== Text section

Friday, August 14, 2020
Adept and Adapt
Do or die
Printmaking professors everywhere, it is time to adapt to the changing
times. You have the power to help make the world a better place. Adaptation is
the name of the game – and students, or anyone who loves printmaking, prints
and printmakers, must adapt.
It’s not too late! But we must start now.
Adapt and adapt
What does adept mean? I think I
learned it from practices as found in monasteries, referring to members who are
skilled. As a noun, someone might say he is an adept, as, for example, one who is adept at writing.
Adapt means to change according to the changes in the environment. For example,
in evolution a creature must adapt to changes in the weather. This is
biological adaptation and occurs over Millennia.
I am thinking about printmaking professors and how they are adapting to a
changed world caused by the pandemic.
Their havens for teaching printmaking are almost gone. Their printmaking studios
are closed for safety reasons. It used to be safety meant not to use toxic materials to teach printmaking. Teachers
adapted and now they teach with nontoxic inks.
But today’s corona-virus pandemic is not as easy to adapt to.
What can printmaking professors do?
My suggestion is to teach printmaking not in ways they found effective in the
times dating back decades but teaching printmaking as their students will find useful
in decades to come.
For example, the printing press most professors in colleges use for
teaching etching will not be available to their students in the future. The
presses in schools are too big, too expensive, and worst of all, what they are
used to produce will not be affordable to consumers in the coming times.
There is more. All the accouterments associated with printmaking such as frames,
art galleries and museums changed.
In my opinion there is only one way for printmakers to adapt so their
students have a chance put what they learn in college to good use. That one way
is to rewind printmaking history to its origin, which is the hand print on the
wall. It represented the mechanization of image-making.
But there are even more aspect.
With printmaking in universities there was a spirit or culture of
cooperation and teamwork. No one talked about it, yet often the printing press
was the center of productivity, and everyone depended on it.
Therefore, it was the culture of cooperation, sharing time and
interactivity with other people. This is the social prospect and perhaps the
most important thing about printmaking. It is more important than having a show
or winning a prize.
Really, those values are dying.
What will go on living is the need for cooperation and teamwork,
socializing and conservation of materials.
And time.
Time is perhaps the most important resource. Students have only a short
time open to grow knowledge.
What use are obsolete practices the printmaking professors knew? Most
printmaking professors are middle-aged. They received their education’s in the
last century.
It’s over. The new world students face needs them, but not to decorate the
walls, but to understand the handprint on the wall was the invention of
mechanization of visual communication.

====
== Data excerpts

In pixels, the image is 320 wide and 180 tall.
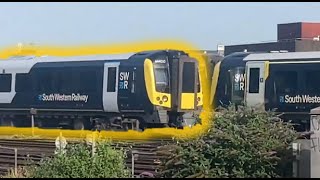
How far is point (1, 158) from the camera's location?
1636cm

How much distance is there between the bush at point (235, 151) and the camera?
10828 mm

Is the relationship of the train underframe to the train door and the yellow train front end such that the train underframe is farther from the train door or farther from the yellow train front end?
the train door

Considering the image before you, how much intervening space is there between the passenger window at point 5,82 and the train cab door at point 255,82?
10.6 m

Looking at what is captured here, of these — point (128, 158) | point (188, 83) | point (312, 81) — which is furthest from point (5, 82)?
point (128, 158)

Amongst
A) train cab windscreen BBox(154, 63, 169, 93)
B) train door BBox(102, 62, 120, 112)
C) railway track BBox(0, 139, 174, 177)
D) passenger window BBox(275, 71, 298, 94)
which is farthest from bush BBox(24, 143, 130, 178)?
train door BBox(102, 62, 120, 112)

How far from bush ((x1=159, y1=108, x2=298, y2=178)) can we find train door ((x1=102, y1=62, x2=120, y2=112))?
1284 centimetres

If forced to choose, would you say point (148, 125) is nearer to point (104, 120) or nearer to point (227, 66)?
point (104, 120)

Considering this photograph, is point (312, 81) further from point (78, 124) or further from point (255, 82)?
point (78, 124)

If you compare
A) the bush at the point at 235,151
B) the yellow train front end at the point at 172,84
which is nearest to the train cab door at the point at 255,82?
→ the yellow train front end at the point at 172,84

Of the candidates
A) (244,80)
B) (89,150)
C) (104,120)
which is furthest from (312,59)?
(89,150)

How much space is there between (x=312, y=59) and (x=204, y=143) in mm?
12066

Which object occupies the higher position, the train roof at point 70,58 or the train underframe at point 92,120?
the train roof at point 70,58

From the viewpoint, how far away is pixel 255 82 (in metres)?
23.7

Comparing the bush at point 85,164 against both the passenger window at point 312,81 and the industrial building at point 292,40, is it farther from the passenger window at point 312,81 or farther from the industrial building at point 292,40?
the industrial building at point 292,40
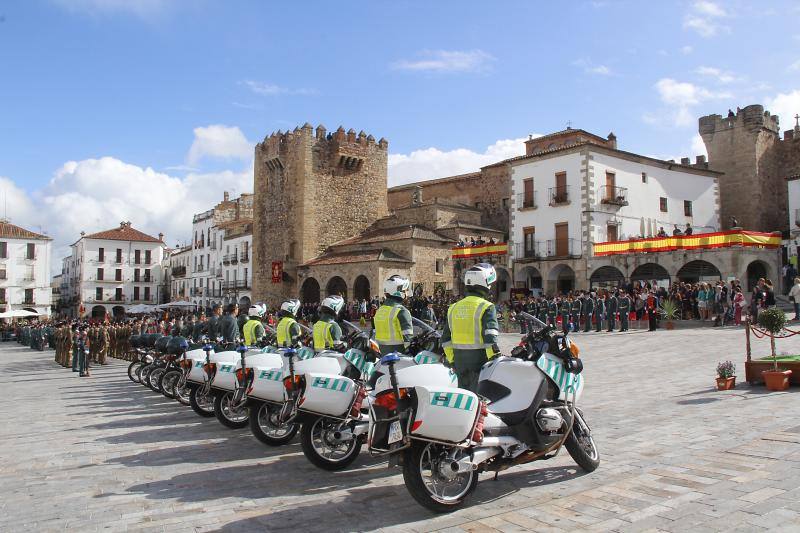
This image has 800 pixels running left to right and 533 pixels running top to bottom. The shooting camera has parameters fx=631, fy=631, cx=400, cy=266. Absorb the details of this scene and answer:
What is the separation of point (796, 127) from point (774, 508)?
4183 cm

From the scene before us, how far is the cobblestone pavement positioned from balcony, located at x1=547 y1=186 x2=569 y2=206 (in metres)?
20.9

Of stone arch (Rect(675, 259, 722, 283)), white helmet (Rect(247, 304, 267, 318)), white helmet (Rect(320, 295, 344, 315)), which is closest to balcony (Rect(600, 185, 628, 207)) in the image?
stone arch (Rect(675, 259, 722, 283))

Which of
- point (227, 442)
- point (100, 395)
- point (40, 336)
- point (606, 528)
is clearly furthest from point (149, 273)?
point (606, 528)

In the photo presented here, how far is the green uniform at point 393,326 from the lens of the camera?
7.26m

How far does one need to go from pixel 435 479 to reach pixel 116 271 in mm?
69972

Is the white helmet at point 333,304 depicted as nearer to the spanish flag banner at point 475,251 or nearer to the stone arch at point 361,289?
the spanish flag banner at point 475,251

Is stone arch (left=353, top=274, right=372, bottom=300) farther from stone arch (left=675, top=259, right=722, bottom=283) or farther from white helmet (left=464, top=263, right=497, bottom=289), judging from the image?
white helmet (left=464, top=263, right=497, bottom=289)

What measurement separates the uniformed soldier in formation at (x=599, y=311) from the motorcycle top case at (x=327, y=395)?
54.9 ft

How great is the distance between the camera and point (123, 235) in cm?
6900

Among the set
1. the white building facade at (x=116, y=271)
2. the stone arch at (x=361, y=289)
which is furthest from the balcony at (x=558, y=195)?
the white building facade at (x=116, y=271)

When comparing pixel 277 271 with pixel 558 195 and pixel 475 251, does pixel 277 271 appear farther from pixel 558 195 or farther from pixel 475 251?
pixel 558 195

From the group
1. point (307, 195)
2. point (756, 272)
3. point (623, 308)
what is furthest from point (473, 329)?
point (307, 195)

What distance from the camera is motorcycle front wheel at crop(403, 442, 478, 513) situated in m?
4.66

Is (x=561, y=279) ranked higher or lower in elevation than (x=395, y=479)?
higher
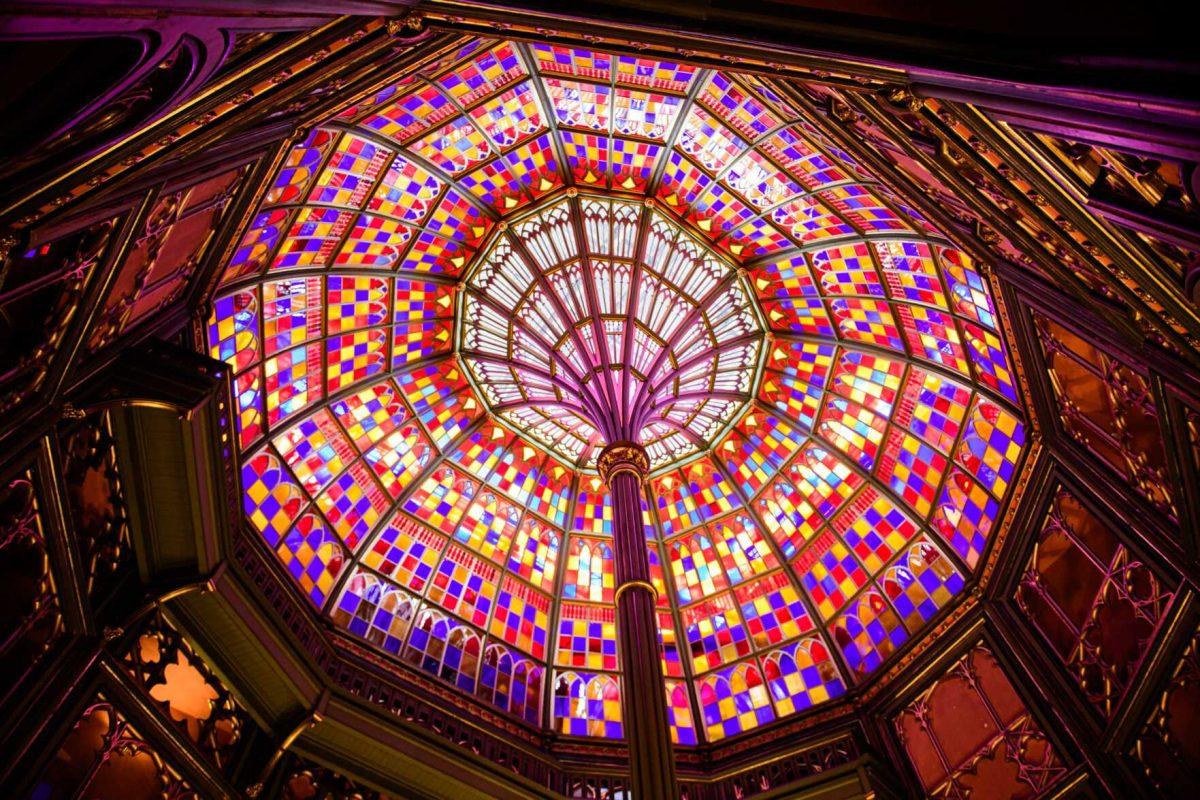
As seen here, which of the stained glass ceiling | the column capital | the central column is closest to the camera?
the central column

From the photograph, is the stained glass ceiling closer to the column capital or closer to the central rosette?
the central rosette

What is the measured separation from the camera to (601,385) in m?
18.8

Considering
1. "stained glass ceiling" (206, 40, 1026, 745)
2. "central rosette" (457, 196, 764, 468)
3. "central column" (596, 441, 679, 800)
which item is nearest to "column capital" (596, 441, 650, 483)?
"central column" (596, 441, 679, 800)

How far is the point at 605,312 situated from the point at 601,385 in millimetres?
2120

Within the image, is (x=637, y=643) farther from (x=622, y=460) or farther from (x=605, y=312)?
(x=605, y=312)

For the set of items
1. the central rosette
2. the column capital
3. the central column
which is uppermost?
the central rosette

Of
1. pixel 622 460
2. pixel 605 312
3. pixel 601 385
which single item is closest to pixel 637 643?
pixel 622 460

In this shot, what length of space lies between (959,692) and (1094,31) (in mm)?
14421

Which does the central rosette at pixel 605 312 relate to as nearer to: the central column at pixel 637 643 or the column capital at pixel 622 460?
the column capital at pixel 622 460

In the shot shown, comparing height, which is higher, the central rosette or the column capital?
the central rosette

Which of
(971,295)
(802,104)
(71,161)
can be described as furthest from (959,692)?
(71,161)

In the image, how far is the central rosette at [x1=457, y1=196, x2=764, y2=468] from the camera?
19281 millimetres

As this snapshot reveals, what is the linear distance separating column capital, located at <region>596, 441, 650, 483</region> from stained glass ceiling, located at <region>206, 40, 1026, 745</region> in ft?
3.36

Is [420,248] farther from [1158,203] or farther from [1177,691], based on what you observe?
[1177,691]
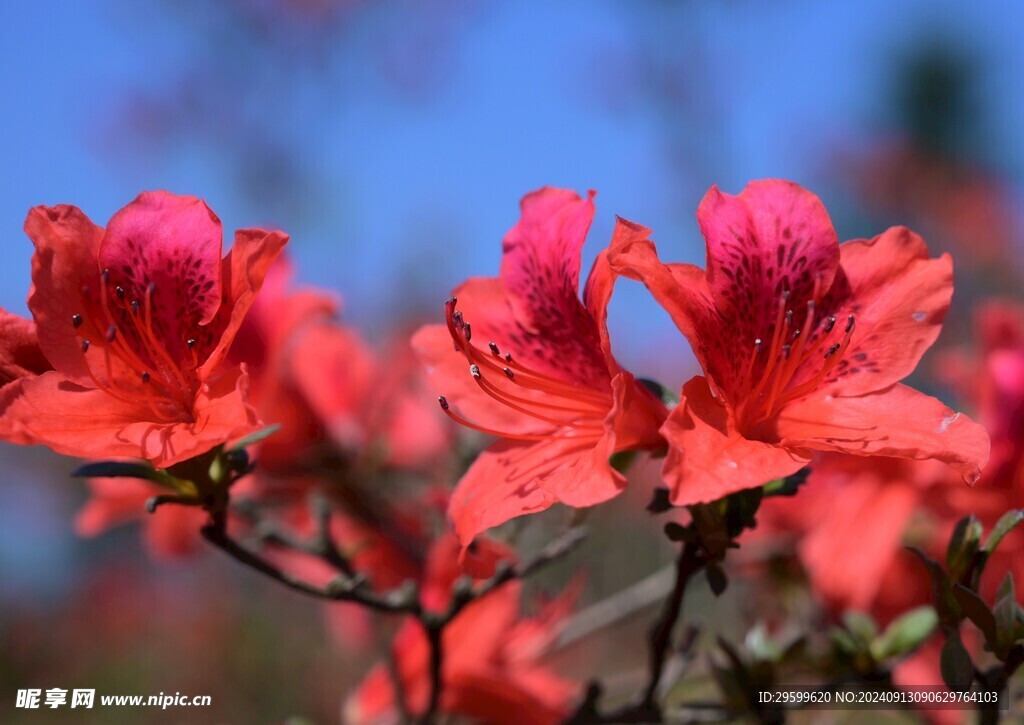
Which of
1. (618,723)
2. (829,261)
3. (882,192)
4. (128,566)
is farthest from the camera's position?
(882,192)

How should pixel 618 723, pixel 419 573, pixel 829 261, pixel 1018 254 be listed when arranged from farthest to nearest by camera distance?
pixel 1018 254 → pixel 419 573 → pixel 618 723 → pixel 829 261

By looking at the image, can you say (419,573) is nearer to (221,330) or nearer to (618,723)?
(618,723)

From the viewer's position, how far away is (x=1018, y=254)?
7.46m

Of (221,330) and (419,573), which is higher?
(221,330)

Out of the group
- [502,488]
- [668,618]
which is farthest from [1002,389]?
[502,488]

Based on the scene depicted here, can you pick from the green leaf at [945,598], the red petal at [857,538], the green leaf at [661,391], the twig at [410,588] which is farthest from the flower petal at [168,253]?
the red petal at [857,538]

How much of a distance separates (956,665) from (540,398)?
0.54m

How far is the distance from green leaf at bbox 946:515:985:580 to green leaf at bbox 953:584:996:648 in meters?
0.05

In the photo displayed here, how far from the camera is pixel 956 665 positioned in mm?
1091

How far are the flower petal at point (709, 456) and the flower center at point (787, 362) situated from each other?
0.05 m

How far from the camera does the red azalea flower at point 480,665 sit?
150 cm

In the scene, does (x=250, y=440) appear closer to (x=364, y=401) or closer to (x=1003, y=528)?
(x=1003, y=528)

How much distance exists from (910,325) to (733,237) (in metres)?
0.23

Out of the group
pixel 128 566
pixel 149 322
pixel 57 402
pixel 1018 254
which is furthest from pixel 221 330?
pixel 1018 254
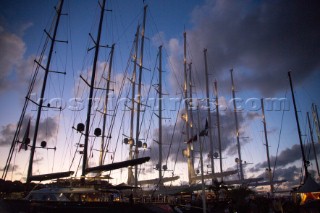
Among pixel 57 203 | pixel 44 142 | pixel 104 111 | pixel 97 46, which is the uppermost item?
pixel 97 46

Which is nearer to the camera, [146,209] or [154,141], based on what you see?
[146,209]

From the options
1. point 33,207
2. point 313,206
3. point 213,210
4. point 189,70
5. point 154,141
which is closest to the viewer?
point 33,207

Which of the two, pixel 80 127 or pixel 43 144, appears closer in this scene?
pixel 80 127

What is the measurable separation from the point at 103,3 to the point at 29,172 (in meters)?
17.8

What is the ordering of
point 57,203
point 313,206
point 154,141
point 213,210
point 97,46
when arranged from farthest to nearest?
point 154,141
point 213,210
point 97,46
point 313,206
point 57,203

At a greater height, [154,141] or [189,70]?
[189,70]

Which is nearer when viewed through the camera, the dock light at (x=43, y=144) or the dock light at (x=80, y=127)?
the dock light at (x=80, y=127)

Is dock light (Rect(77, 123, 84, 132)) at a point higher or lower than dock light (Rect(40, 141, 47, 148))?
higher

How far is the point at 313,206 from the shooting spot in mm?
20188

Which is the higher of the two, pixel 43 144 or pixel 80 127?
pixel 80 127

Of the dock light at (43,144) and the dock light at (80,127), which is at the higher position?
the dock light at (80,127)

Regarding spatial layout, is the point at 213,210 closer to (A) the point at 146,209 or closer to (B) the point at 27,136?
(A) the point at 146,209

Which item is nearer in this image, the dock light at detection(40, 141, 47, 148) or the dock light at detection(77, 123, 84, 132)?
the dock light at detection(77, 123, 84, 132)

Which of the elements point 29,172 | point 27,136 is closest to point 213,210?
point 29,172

====

# Prompt 1:
Can you retype the part of the printmaking post between "It’s not too" and "occurs over Millennia.", inclusive?
# Prompt 2:
Why does the printmaking post say the printing press most professors use for teaching etching won't serve their students in the future?

# Worked solution 1:
It’s not too late! But we must start now.
Adapt and adapt
What does adept mean? I think I
learned it from practices as found in monasteries, referring to members who are
skilled. As a noun, someone might say he is an adept, as, for example, one who is adept at writing.
Adapt means to change according to the changes in the environment. For example,
in evolution a creature must adapt to changes in the weather. This is
biological adaptation and occurs over Millennia.

# Worked solution 2:
The presses in schools are too big and too expensive. Worst of all, what they produce will not be affordable to consumers in the coming times.